Nelle scuole di Roma c’è stato un rientro degli studenti a macchia di leopardo questa mattina, con l’avvio della ripartenza in presenza per il 50% degli studenti delle scuole superiori. Da un lato il sistema di doppi ingressi (alle 8 per il 60% degli studenti alle 10 per il restante 40), dall’altro il fatto che molte scolaresche hanno scioperato, non ci sono registrati grandi problemi nella mattinata di oggi.
Ha retto il nuovo sistema dei trasporti con Atac e Cotral che hanno messo in strada 3100 corse in più con utilizzo di pullman turistici, anche perché molti ragazzi hanno preferito farsi accompagnare a scuola dei genitori o andare a piedi. Come riporta il Messaggero online, frastagliato il rientro in classe nel panorama delle scuole romane: grandi istituti come il Giulio Cesare sono ripartiti con il 50 percento degli studenti in presenza. A riguardo la preside Paola Senesi ci dice: «I ragazzi erano preoccupati soprattutto di possibili interrogazioni, ma abbiamo chiesto agli insegnanti di non calcare la mano. Comunque tutte le misure di sicurezza sono state prese».

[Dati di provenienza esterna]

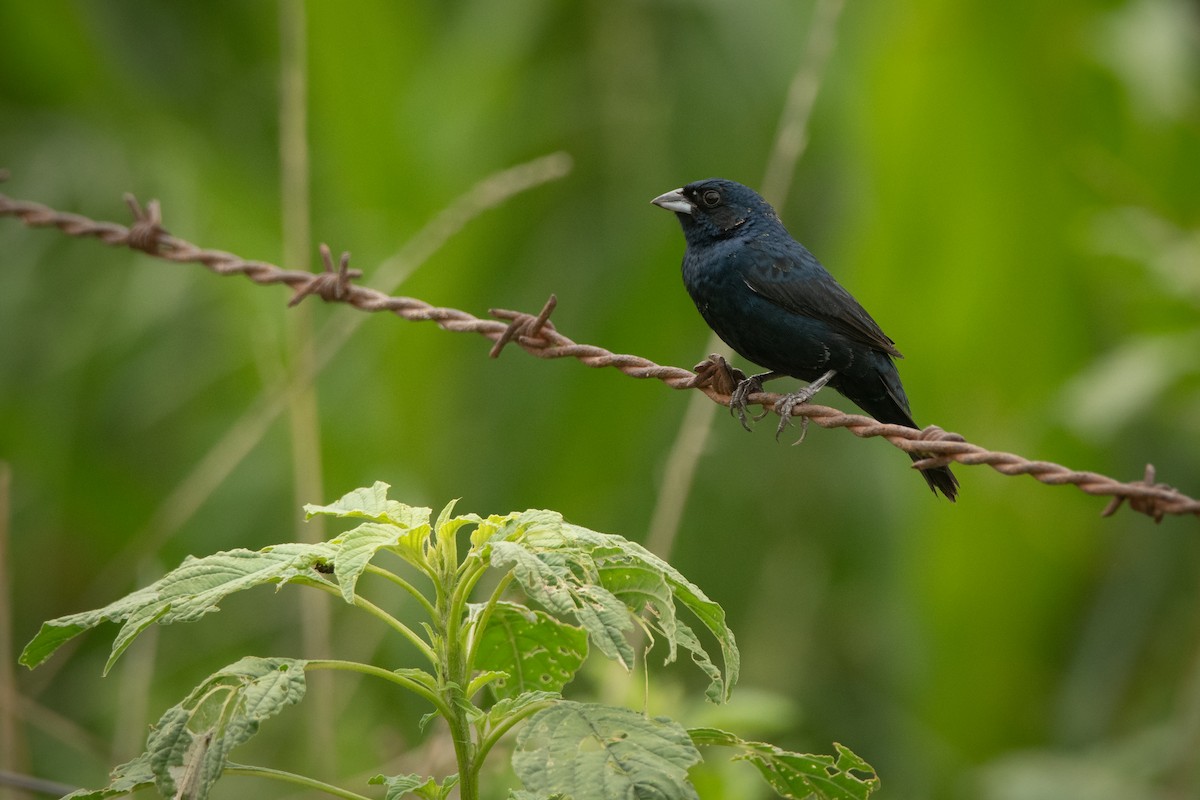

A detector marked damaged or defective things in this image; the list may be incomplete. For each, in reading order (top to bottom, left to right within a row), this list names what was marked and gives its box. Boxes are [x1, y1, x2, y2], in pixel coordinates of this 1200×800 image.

rusty wire [0, 188, 1195, 525]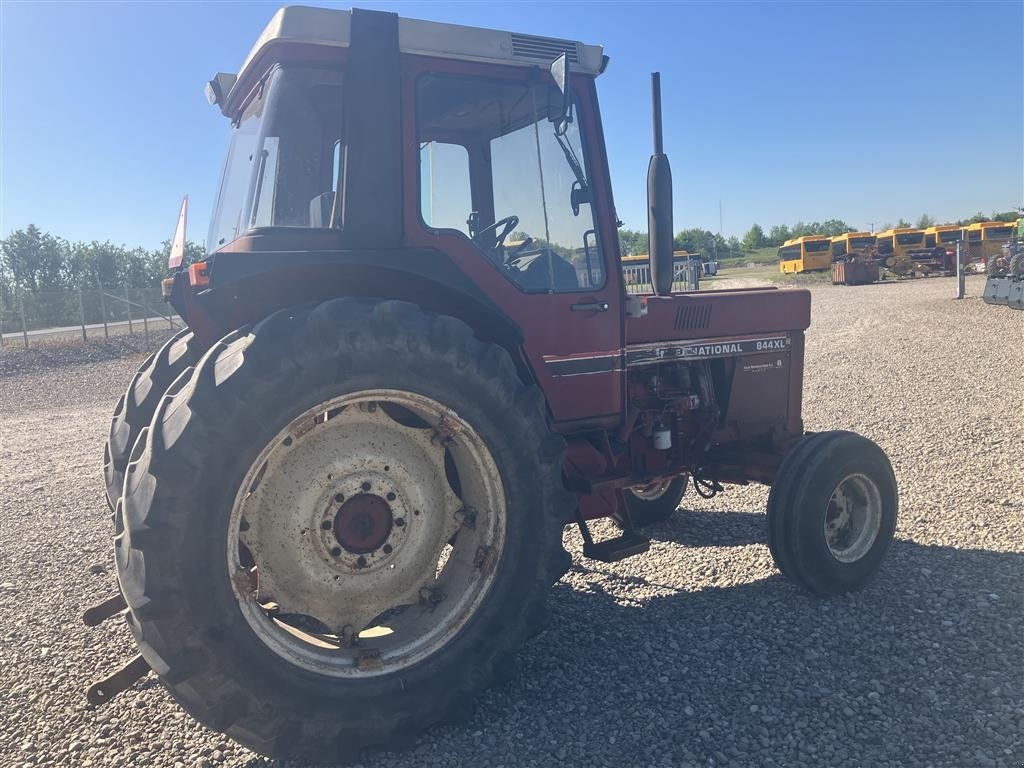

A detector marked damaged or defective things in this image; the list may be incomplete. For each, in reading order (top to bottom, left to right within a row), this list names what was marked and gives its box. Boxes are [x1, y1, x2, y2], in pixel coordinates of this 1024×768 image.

Hanno in anno invece scioperato gli studenti di altre scuole come l’Avogadro, il Talete, il Vittoria Colonna, il Visconti o il Virgilio, mentre gli allievi del Cavour sono entrati alle 10 dopo aver organizzato un presidio per chiedere maggiore sicurezza in classe. Quella di oggi è comunque una giornata segnata da molte manifestazioni studentesche. Come detto, molti gruppi di ragazzi si sono dati appuntamento davanti al ministero dell’istruzione in Viale Trastevere, altri sono al Pantheon.